# Teks Bacaan
Setelah melihat begitu banyak generasi baru di Jawa Pos yang hebat-hebat, JS berpikir untuk mengakhiri karir wartawan. Masuk politik. Ikut membidani PAN yang didirikan Prof Dr Amien Rais. Bagi JS, Pak Amien Rais bukan hanya dosennya. Tapi juga panutannya. Dia sangat mengidolakan Amien Rais. Nyaris membabi buta.
Jadilah JS anggota DPR. Tentu masuk komisi I. Yang membidangi luar negeri dan pertahanan. Sesuai banget dengan obsesinya. Bahkan setelah tidak di DPR, dia mendapat tugas sebagai duta besar. Di negara yang penting pula: Swiss. Lagi-lagi sangat sesuai dengan obsesinya.
Hubungan kami dengan JS tidak pernah putus. Dia tetap menulis di Jawa Pos. Juga tetap mampir ketika lagi ke Surabaya.
Kalau toh ada perubahan, itu adalah badannya. Juga sikapnya kepada Amien Rais. Rupanya, JS menderita diabetes. Badannya digerogoti gula. Dan digerogoti politik. Dia kelihatan kurang puas dengan perkembangan PAN.

# Daftar Hasil Ekstraksi
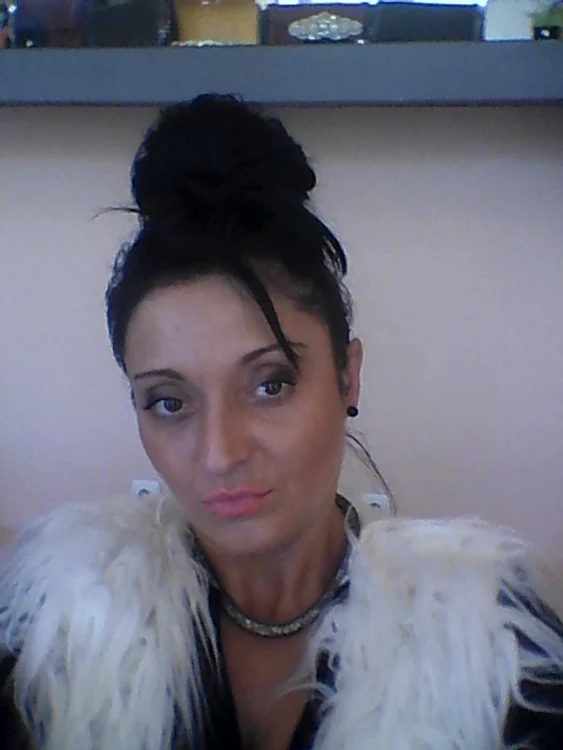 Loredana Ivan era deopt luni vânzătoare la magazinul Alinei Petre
==
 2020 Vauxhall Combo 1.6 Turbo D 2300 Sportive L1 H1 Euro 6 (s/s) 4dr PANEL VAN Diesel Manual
---
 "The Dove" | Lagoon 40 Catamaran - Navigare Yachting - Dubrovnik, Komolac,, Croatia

# Soal Latihan
Salin seluruh teks bacaan tentang JS di atas tanpa mengubah satu kata atau tanda baca pun.

# Kunci Jawaban
Setelah melihat begitu banyak generasi baru di Jawa Pos yang hebat-hebat, JS berpikir untuk mengakhiri karir wartawan. Masuk politik. Ikut membidani PAN yang didirikan Prof Dr Amien Rais. Bagi JS, Pak Amien Rais bukan hanya dosennya. Tapi juga panutannya. Dia sangat mengidolakan Amien Rais. Nyaris membabi buta.
Jadilah JS anggota DPR. Tentu masuk komisi I. Yang membidangi luar negeri dan pertahanan. Sesuai banget dengan obsesinya. Bahkan setelah tidak di DPR, dia mendapat tugas sebagai duta besar. Di negara yang penting pula: Swiss. Lagi-lagi sangat sesuai dengan obsesinya.
Hubungan kami dengan JS tidak pernah putus. Dia tetap menulis di Jawa Pos. Juga tetap mampir ketika lagi ke Surabaya.
Kalau toh ada perubahan, itu adalah badannya. Juga sikapnya kepada Amien Rais. Rupanya, JS menderita diabetes. Badannya digerogoti gula. Dan digerogoti politik. Dia kelihatan kurang puas dengan perkembangan PAN.